Eileen Joyce, Realtor
Email: eileen.joyce.realestate@gmail.com
Tel: 516-567-7616
November 10, 2025

House hunters hoping to celebrate Thanksgiving in a new home this month might be in luck, as a growing number of metros are shifting from seller's to buyer's markets, offering shoppers more options and bargaining power.
In early summer, seven of the top 50 U.S. metros—led by Miami, Austin, TX, and Orlando, FL— moved into buyer’s market territory, as their months of supply surpassed the six-month benchmark, according to Realtor.com® economists' new data analysis.
Simply put, the months of supply metric indicates how many months it would take for all the listed homes on the market (including pending listings) to be sold at the current sales pace.
The higher the months of supply, the slower the market—and the more leverage buyers have.
By August—the latest month with available data—the list of buyer's markets had swelled to 11, with Denver, Nashville, TN, Raleigh, NC, and Houston joining the roster.

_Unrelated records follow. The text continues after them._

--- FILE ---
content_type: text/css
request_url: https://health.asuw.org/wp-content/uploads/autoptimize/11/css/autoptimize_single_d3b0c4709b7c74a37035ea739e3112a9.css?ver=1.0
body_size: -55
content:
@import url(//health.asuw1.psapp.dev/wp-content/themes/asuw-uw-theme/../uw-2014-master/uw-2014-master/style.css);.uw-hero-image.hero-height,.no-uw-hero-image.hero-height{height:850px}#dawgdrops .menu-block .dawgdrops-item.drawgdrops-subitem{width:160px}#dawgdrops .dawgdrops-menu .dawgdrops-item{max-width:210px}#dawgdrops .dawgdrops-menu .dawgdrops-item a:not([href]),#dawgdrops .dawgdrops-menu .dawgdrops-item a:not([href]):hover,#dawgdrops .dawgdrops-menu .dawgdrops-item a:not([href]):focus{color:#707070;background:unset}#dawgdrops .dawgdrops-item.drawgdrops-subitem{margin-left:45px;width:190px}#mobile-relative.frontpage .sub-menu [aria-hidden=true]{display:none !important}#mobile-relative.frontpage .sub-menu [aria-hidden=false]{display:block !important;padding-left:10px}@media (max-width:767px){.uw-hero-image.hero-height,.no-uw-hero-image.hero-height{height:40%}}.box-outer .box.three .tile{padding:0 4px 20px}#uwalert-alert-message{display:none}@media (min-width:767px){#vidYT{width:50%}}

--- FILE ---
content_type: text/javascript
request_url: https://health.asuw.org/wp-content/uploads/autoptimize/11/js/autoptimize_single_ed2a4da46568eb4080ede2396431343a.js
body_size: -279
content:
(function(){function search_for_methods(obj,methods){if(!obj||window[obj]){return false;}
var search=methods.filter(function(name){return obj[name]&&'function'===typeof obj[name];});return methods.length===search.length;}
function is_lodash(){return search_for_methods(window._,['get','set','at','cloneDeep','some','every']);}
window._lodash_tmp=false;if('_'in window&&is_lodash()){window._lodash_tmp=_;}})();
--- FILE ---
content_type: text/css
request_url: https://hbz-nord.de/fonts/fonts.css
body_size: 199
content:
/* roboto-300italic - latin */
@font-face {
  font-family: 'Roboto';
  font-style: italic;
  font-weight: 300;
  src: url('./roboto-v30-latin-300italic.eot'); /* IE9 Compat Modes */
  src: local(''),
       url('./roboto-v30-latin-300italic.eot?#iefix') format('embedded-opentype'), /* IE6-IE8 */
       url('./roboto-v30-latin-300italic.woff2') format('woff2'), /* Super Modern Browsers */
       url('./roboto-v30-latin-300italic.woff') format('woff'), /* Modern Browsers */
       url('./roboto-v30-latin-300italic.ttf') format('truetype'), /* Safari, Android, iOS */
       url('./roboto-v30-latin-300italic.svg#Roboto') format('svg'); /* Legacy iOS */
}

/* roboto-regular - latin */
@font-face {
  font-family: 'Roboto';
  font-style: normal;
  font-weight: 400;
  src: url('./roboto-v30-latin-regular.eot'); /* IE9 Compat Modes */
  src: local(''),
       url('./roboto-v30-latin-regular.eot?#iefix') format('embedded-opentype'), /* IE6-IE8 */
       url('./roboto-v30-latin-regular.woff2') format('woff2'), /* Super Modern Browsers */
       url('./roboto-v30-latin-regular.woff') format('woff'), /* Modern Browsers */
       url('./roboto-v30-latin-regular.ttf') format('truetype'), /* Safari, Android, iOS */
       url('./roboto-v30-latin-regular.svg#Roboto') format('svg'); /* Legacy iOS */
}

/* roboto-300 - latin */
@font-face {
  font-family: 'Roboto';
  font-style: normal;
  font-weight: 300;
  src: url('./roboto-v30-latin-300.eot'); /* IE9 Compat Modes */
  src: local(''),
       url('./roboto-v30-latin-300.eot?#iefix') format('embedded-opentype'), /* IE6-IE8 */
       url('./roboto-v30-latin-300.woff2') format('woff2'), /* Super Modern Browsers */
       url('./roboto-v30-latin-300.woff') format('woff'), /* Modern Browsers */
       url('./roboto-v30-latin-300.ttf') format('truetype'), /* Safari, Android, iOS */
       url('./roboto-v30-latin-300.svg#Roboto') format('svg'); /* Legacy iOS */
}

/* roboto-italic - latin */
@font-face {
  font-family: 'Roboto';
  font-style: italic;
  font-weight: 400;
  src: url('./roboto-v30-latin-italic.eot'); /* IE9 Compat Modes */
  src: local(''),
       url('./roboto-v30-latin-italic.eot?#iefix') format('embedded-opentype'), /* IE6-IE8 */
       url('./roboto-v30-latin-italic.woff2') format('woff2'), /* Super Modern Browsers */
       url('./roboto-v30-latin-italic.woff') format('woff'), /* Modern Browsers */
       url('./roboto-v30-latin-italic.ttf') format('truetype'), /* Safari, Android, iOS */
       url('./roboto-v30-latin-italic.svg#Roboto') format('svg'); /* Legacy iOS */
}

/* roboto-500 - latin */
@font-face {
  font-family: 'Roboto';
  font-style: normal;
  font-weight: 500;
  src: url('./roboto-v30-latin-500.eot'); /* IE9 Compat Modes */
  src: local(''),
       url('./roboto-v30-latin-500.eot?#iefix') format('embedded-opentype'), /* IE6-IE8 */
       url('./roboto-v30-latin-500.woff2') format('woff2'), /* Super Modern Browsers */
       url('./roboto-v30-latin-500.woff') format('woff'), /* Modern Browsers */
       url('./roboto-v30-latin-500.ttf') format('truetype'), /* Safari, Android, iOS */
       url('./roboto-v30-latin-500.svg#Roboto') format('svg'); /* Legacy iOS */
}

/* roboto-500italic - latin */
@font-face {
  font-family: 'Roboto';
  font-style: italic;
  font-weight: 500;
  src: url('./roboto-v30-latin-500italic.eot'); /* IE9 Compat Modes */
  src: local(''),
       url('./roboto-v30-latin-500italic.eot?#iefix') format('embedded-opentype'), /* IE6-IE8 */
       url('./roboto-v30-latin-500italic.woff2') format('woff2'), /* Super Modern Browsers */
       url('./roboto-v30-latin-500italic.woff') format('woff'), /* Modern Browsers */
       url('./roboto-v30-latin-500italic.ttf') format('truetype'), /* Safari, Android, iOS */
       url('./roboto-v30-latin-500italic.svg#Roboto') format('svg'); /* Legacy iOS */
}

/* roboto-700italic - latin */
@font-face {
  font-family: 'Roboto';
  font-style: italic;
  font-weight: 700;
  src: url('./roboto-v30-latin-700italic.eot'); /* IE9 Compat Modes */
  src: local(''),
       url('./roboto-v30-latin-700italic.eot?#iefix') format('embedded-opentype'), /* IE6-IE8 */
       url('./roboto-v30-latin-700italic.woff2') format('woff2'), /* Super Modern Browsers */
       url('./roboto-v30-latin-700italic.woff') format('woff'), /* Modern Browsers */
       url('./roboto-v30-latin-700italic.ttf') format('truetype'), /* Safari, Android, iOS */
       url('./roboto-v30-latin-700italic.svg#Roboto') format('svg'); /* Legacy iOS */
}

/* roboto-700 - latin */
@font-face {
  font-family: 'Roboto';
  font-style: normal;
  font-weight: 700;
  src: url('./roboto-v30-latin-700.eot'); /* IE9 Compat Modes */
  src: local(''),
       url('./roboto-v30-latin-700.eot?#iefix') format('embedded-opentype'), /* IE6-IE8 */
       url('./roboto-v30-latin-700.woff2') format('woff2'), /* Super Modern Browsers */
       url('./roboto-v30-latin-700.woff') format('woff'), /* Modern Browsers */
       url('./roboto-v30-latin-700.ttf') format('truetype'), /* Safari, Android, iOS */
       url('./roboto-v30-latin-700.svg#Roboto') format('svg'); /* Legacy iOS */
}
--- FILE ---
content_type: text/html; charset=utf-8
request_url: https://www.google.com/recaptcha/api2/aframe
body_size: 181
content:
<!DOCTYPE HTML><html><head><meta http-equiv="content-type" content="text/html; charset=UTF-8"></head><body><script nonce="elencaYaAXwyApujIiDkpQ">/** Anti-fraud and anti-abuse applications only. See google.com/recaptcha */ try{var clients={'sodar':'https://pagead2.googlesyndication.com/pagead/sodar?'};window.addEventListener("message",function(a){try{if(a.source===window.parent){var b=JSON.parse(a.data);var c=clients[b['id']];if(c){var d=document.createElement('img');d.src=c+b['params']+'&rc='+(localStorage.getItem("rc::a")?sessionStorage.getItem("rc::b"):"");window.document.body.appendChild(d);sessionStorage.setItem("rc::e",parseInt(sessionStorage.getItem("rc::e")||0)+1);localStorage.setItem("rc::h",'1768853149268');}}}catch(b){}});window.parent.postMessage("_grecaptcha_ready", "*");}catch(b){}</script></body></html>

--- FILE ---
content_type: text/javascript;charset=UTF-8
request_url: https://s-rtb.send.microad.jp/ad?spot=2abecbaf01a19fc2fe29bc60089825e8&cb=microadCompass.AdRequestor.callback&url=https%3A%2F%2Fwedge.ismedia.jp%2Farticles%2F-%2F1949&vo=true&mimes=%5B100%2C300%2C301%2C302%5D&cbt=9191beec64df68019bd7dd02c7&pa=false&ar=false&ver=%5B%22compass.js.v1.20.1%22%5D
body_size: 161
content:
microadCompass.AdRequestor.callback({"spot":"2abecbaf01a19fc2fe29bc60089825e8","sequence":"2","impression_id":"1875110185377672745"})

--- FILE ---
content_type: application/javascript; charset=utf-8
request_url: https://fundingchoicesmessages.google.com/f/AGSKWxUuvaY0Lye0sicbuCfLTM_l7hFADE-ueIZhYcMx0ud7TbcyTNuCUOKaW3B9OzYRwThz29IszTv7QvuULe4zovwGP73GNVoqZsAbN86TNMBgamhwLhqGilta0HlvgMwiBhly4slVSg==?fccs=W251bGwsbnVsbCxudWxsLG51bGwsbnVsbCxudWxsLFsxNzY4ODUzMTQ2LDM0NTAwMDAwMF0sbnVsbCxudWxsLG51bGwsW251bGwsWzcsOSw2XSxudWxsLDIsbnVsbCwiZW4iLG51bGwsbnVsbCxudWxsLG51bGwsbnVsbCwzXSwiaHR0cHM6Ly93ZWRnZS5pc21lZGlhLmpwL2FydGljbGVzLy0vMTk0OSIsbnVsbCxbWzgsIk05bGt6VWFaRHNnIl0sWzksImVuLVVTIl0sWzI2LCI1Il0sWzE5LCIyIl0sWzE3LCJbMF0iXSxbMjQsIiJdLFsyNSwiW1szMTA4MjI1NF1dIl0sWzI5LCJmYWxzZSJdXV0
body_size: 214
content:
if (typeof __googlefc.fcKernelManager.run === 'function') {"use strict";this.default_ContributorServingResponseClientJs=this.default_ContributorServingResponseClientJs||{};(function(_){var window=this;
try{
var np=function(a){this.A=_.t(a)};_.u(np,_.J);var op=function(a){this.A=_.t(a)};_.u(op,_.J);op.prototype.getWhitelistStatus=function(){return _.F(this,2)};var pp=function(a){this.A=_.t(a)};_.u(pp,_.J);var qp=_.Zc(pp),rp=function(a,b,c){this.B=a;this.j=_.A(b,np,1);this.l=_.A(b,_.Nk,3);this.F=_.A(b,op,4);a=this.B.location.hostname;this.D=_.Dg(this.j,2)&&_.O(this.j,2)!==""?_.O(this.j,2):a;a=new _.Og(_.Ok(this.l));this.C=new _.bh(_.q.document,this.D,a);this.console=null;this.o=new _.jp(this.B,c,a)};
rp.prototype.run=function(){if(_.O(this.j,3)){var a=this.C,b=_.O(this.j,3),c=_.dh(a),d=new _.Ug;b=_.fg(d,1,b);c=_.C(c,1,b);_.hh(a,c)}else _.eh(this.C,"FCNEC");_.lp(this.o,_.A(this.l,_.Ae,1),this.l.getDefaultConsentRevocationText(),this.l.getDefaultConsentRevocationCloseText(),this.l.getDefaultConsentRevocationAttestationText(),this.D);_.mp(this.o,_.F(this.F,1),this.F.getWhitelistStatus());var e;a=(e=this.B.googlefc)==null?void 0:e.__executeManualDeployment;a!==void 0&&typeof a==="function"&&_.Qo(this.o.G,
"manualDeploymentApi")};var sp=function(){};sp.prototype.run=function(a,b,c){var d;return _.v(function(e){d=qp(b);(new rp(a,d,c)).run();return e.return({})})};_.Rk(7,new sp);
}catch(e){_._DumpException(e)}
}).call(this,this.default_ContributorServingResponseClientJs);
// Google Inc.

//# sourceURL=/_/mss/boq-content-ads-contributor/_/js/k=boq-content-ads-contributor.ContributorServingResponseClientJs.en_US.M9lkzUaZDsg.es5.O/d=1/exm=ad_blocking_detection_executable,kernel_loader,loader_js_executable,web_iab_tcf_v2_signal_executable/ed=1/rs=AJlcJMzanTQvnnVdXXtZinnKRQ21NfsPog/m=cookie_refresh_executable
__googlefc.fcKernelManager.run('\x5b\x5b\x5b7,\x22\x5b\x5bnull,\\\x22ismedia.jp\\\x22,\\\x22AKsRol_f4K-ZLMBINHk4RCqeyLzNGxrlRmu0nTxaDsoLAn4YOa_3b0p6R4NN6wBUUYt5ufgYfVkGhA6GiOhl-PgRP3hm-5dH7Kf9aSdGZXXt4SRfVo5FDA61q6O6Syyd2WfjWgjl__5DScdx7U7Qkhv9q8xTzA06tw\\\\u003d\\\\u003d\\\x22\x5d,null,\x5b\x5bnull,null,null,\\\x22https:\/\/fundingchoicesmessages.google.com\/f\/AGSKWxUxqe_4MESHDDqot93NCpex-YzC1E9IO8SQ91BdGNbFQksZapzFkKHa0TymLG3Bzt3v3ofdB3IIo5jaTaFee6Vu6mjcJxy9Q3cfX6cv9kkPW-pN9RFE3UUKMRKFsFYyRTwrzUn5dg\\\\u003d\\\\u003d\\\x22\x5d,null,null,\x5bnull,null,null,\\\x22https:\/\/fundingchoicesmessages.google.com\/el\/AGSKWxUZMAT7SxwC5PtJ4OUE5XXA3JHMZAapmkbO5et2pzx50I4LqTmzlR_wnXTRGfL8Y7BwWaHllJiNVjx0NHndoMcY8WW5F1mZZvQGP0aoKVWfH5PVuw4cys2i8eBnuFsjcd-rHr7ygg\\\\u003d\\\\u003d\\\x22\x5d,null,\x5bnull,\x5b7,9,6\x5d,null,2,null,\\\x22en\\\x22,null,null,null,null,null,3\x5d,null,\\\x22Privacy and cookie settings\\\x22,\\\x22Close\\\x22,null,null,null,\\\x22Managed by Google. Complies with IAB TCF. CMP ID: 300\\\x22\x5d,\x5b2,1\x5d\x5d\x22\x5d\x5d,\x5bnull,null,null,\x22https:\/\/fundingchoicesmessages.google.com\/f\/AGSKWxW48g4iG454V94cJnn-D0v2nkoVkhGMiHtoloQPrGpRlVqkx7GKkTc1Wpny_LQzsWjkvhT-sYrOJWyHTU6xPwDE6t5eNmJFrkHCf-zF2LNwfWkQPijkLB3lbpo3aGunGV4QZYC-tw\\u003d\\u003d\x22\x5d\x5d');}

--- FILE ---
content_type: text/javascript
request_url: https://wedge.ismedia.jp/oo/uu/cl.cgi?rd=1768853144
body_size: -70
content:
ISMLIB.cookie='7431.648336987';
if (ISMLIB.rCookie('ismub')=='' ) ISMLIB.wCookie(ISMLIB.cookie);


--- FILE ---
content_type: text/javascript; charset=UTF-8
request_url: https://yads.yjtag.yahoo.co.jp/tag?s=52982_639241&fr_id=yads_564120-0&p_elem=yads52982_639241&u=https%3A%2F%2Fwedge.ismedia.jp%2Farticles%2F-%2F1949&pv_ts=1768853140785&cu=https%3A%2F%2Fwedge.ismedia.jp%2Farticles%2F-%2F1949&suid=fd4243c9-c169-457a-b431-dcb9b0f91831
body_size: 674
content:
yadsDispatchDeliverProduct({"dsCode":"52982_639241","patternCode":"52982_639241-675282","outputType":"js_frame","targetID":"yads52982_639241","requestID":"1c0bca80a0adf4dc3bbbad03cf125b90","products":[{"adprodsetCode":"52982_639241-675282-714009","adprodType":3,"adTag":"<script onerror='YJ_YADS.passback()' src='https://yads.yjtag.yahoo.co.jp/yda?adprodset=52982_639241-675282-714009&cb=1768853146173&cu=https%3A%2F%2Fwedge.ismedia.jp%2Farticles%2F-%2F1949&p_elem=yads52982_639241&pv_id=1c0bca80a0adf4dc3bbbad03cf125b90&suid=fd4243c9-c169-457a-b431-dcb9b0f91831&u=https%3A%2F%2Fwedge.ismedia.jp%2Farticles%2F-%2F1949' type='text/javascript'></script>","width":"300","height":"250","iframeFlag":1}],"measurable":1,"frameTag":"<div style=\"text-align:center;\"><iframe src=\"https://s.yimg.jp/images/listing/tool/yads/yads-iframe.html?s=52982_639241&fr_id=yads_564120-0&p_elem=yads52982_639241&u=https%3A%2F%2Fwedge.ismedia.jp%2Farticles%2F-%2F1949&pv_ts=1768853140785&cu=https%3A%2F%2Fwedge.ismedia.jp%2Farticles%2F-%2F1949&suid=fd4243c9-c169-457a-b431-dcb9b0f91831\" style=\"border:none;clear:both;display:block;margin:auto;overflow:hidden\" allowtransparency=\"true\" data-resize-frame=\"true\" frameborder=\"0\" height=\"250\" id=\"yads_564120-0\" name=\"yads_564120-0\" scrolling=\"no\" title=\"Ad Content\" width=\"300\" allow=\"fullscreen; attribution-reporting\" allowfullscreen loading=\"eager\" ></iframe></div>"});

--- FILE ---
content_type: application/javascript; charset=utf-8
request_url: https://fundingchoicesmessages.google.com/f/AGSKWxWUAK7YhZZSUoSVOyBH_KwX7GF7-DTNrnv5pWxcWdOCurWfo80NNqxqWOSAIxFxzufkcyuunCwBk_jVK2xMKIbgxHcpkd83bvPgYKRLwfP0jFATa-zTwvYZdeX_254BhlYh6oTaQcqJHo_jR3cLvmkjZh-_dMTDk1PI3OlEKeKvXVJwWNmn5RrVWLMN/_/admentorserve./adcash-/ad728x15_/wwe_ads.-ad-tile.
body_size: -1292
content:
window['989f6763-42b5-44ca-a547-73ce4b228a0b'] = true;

To determine the months of supply, economists used August sales data from the Realtor.com public records database, including both existing-home and new-home sales, along with multiple listing service sales figures where available.
The rule of thumb is that it is a seller's market if supply drops below four months. If supply reaches four to six months, it's a balanced market. More than six months of supply indicates a buyer's market.
Realtor.com senior economist Jake Krimmel notes that, with the exception of New York City, all buyer's markets are currently clustered in the South and West.
Krimmel says this is no coincidence, pointing to "the regions' rise in inventory and slower market pace over the past year and especially this summer."